Modulatory Effects of Fucoidan on Paracetamol-induced Hepatic Damage and Histological Alterations in Rasbora lateristriata Sofyantoro, Fajar; Dafa, Maula Haqul; Primahesa, Alfian; Oktaviana, Shintia; Mayani, Olvita; Simanungkalit, Eben Ezer; Prissandi, Anthera Al Firdaus; Nuriliani, Ardaning; Retnoaji, Bambang; Saragih, Hendry T. S. S. G.; Rohmah, Zuliyati; Widiyanto, Slamet; Wijayanti, Nastiti; Septriani, Nur Indah
Biota Vol 12 No 1 (2026): Jurnal Biota 2026
Publisher : Faculty of Science and Technology Universitas Islam Negeri Raden Fatah Palembang

Show Abstract | Download Original | Original Source | Check in Google Scholar | DOI: 10.19109/biota.v12i1.27845

Abstract

Paracetamol overdose is a well-documented cause of hepatic injury across vertebrate species, including teleost fish. This study aimed to evaluate the hepatoprotective potential of fucoidan, a sulfated polysaccharide derived from brown algae, against paracetamol-induced liver damage in Rasbora lateristriata. Fish were divided into five experimental groups and exposed to paracetamol (3 mg/L), either alone or in combination with fucoidan at concentrations of 50, 100, or 300 µg/mL, for seven days.
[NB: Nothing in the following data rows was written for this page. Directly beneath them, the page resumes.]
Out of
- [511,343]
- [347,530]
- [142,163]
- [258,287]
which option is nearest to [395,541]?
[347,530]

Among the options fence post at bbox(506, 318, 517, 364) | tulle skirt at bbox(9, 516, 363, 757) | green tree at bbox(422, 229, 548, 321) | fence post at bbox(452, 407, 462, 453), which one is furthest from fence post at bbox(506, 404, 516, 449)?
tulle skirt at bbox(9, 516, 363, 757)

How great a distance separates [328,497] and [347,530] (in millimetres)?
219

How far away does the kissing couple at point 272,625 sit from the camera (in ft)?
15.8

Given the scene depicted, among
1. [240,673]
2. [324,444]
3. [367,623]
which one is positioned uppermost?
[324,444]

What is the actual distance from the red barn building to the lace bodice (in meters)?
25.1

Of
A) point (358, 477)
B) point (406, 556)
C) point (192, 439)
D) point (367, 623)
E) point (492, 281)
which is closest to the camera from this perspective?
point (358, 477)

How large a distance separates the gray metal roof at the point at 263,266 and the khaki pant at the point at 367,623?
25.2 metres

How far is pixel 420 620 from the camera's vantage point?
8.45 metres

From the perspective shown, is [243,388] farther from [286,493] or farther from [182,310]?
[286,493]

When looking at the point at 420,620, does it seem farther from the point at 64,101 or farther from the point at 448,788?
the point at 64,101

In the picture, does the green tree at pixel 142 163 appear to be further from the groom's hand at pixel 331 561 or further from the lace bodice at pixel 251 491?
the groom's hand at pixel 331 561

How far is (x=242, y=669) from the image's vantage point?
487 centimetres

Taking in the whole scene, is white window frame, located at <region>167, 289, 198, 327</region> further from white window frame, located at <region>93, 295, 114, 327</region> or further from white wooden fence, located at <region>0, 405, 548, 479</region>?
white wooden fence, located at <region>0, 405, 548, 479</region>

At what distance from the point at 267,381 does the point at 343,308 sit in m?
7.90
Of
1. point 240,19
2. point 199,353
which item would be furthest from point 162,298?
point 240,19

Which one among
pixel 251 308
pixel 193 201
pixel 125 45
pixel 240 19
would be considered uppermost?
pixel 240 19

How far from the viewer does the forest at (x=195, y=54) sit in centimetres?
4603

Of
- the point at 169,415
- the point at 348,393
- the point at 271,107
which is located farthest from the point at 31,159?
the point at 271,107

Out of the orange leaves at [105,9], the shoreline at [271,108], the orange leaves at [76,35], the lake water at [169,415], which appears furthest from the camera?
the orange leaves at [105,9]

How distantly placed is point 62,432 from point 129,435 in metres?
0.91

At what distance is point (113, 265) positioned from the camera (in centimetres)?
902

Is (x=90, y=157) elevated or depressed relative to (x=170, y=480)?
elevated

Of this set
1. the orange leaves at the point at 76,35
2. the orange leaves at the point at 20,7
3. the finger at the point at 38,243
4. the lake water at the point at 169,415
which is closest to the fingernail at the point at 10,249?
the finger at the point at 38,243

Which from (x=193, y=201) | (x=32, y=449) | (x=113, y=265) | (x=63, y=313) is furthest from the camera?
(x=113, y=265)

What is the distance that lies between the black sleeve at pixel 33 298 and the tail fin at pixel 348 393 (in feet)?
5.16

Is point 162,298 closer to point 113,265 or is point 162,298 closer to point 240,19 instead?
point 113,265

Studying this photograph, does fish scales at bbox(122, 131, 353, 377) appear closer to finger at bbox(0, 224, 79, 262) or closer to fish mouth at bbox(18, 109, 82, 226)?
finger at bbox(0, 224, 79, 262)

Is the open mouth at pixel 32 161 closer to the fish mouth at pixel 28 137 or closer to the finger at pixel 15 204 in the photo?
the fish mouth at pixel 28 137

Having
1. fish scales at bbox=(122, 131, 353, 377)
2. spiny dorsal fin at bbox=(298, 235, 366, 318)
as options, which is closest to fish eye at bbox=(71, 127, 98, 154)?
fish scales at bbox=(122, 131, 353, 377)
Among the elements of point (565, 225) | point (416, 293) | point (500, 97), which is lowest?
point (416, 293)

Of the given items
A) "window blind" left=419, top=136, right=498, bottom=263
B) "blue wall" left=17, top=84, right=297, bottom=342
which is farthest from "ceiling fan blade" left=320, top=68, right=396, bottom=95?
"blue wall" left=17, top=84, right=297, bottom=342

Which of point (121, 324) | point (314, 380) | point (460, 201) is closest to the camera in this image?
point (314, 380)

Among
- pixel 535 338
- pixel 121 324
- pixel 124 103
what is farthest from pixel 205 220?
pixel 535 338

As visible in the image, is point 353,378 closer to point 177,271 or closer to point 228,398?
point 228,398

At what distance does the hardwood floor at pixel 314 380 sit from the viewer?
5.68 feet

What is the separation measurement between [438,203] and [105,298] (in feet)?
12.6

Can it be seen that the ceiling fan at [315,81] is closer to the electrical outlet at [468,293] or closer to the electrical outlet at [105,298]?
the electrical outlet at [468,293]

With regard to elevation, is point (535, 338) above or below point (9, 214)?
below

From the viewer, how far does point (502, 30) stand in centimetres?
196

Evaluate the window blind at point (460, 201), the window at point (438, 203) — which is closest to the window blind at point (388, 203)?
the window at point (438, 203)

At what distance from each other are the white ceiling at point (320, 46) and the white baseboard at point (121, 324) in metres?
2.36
Histopathological evaluation of liver tissues was performed using hematoxylin–eosin staining, with semi-quantitative scoring focused on hydropic degeneration, nuclear pyknosis, and necrosis. The results demonstrated that paracetamol exposure induced moderate hepatocellular injury, characterized by cytoplasmic vacuolization, apoptotic nuclear alterations, and necrotic lesions. Co-treatment with fucoidan at 300 µg/mL was associated with reduced severity across all histopathological parameters, indicating partial hepatoprotective effects. In contrast, the 50 µg/mL fucoidan group exhibited paradoxically severe hydropic degeneration despite the absence of pyknosis and necrosis, suggesting a delayed or altered injury profile. Intermediate outcomes were observed at 100 µg/mL. Overall, fucoidan exhibited dose-dependent but inconsistent hepatoprotective effects. The observed histological variability across concentrations suggests that protection may be influenced by factors such as bioavailability, cellular uptake, or interactions with intracellular stress pathways. These findings highlight the need for further mechanistic investigations before fucoidan can be considered a reliable hepatoprotective agent in aquatic toxicology.